B. Un risque d’instrumentalisation du brevet
En l’espèce, cette large protection accordée sur les gènes BRCA1 et BRCA2 n’a pas eu l’effet escompté puisqu’elle a été critiquée comme un brevet excessif source de concurrence déloyale. En effet, beaucoup voyaient par là un monopole qui conduisait à éliminer la concurrence car il résultait de ces trois brevets que les chercheurs devaient s’affranchir de licences onéreuses afin de pouvoir utiliser les gènes. Selon la généticienne Dominique Stoppa-Lyonnet, ces brevets permettaient également à Myriad Genetics de se constituer une « banque d’ADN » lui permettant toujours d’avoir un coup d’avance supplémentaire pour identifier un nouveau gène, car les laboratoires devaient transmettre les prélèvements sanguins à l’entreprise américaine et se soumettre à une technique d’analyse imposée.

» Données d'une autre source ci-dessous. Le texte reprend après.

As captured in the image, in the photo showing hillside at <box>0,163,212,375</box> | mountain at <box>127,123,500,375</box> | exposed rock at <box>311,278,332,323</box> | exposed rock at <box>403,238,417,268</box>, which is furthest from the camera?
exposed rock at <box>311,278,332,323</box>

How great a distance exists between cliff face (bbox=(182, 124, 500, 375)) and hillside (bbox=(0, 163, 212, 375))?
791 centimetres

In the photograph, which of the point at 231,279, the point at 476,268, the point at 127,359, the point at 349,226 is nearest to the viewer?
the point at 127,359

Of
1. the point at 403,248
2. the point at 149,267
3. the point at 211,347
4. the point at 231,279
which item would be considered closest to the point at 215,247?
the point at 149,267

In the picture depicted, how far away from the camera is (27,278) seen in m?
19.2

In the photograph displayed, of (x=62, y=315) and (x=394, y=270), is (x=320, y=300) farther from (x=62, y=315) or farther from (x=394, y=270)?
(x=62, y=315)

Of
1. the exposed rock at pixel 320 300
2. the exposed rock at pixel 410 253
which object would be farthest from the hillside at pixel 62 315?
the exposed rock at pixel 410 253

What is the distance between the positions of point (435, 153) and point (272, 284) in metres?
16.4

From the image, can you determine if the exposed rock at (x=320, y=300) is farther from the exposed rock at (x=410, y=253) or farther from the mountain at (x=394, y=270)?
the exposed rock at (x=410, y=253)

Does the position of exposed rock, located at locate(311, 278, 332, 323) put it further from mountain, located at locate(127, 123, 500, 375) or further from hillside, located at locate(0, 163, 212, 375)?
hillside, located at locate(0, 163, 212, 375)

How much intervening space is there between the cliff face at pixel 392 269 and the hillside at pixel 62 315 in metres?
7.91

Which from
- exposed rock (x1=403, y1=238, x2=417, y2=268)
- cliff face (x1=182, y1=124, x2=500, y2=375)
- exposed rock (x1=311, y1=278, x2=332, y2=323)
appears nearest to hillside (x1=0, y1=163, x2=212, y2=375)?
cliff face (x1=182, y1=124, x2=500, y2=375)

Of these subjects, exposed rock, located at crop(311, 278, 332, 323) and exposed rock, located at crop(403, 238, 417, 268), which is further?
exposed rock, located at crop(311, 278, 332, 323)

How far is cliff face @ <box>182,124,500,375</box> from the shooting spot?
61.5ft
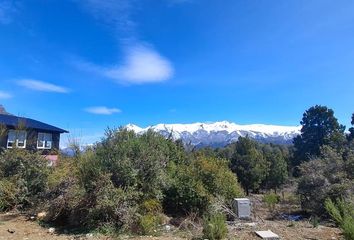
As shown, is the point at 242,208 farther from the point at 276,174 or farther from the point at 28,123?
the point at 276,174

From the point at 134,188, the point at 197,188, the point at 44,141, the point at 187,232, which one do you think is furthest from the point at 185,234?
the point at 44,141

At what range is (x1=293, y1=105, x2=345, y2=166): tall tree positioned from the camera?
Result: 143 feet

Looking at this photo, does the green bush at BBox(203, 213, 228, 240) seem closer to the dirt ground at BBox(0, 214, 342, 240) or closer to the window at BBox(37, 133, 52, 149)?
the dirt ground at BBox(0, 214, 342, 240)

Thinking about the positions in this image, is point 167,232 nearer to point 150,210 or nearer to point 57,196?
point 150,210

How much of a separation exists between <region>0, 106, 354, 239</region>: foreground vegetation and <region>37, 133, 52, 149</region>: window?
69.5 ft

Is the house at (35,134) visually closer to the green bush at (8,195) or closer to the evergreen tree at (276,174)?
the green bush at (8,195)

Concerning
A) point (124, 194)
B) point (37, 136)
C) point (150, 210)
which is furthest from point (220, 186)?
point (37, 136)

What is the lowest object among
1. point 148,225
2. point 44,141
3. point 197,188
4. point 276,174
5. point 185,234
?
point 185,234

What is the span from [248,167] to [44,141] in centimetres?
2130

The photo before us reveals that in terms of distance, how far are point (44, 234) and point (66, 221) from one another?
159 centimetres

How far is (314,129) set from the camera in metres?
45.8

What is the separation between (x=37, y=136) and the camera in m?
32.9

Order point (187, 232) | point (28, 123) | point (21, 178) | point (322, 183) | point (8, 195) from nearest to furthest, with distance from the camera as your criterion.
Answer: point (187, 232) < point (8, 195) < point (21, 178) < point (322, 183) < point (28, 123)

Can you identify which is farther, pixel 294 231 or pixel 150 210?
pixel 150 210
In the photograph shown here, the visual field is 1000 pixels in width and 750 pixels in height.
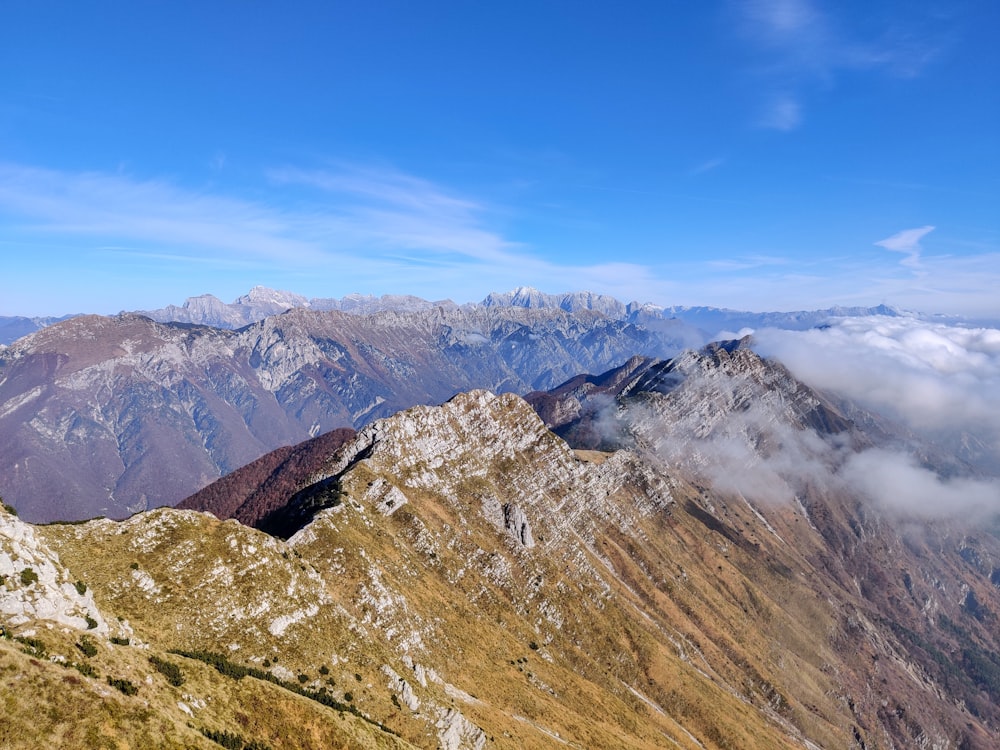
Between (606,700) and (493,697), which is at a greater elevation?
(493,697)

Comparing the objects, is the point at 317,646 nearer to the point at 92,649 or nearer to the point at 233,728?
the point at 233,728

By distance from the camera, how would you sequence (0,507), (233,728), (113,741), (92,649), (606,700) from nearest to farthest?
(113,741) → (92,649) → (233,728) → (0,507) → (606,700)

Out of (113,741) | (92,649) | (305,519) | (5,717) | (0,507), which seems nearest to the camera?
(5,717)

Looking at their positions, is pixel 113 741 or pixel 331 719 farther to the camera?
pixel 331 719

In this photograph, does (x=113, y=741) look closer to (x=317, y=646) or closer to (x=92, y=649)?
(x=92, y=649)

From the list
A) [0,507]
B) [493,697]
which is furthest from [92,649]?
[493,697]

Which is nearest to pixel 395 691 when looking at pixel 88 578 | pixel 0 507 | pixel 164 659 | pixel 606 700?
pixel 164 659

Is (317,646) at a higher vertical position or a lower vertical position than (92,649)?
lower

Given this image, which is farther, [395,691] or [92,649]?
[395,691]

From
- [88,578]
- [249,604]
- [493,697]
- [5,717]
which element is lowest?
[493,697]
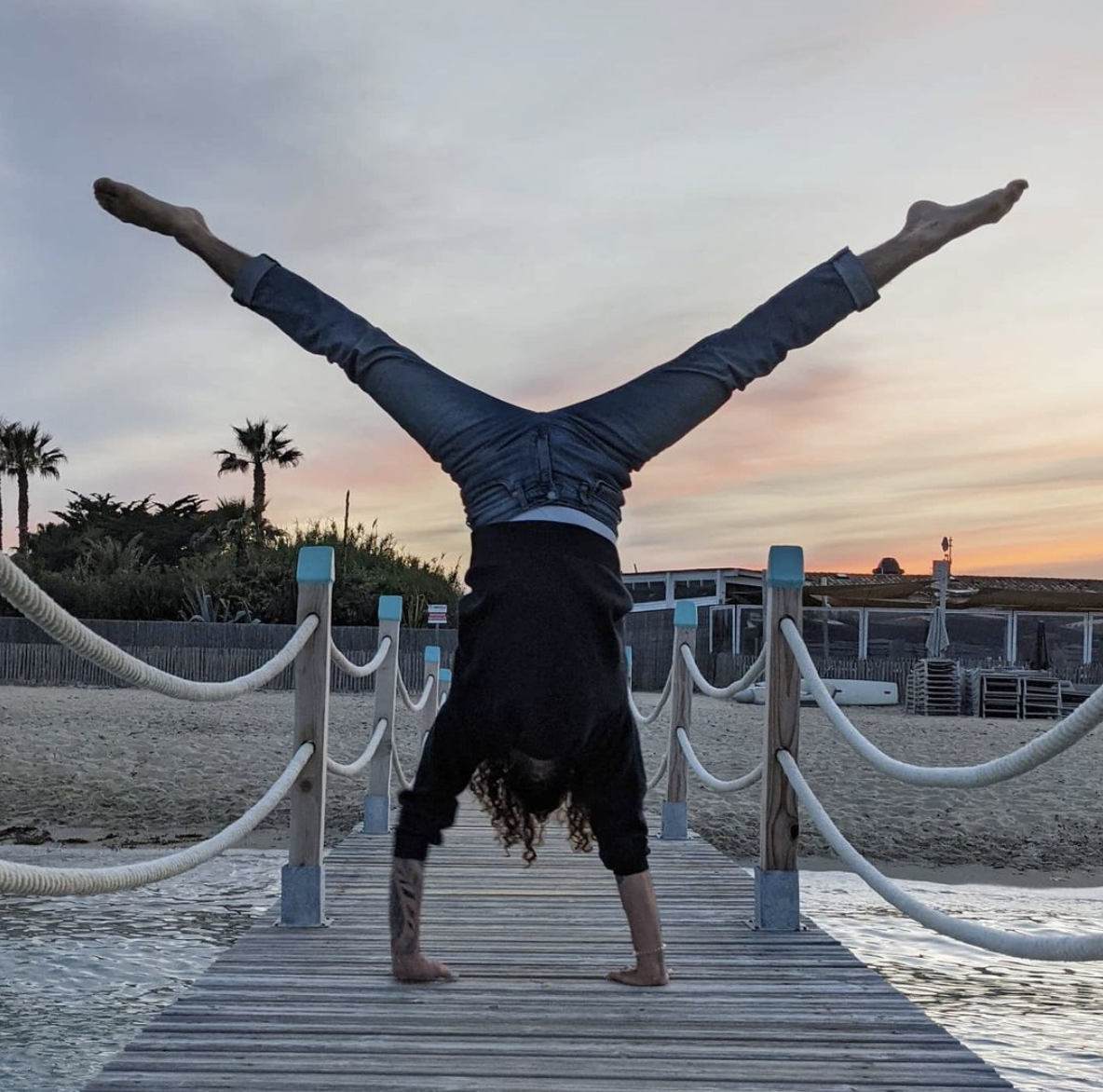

Cette privation de liberté des chercheurs met en évidence les risques de l’instrumentalisation d’un tel outil sur la concurrence et, par extension, sur les patients dont le traitement pourrait se voir ralenti.
Conclusion
Ainsi, la brevetabilité des gènes est une problématique complexe impliquant plusieurs intérêts en présence et ayant des répercussions sociétales cruciales. On voit la volonté des législateurs européens et nationaux de trouver un juste équilibre permettant d’éviter les risques de blocages économiques ou juridiques susceptibles d’entraver la recherche scientifique. C’est un souhait qui semble également être partagé par les juges américains puisque la Cour suprême, qui a aussi eu à statuer sur la validité des brevets de la société Myriad Genetics, a saisi l’occasion pour changer de jurisprudence et estime désormais qu’une séquence génétique ne peut être brevetable au vu de son origine naturelle.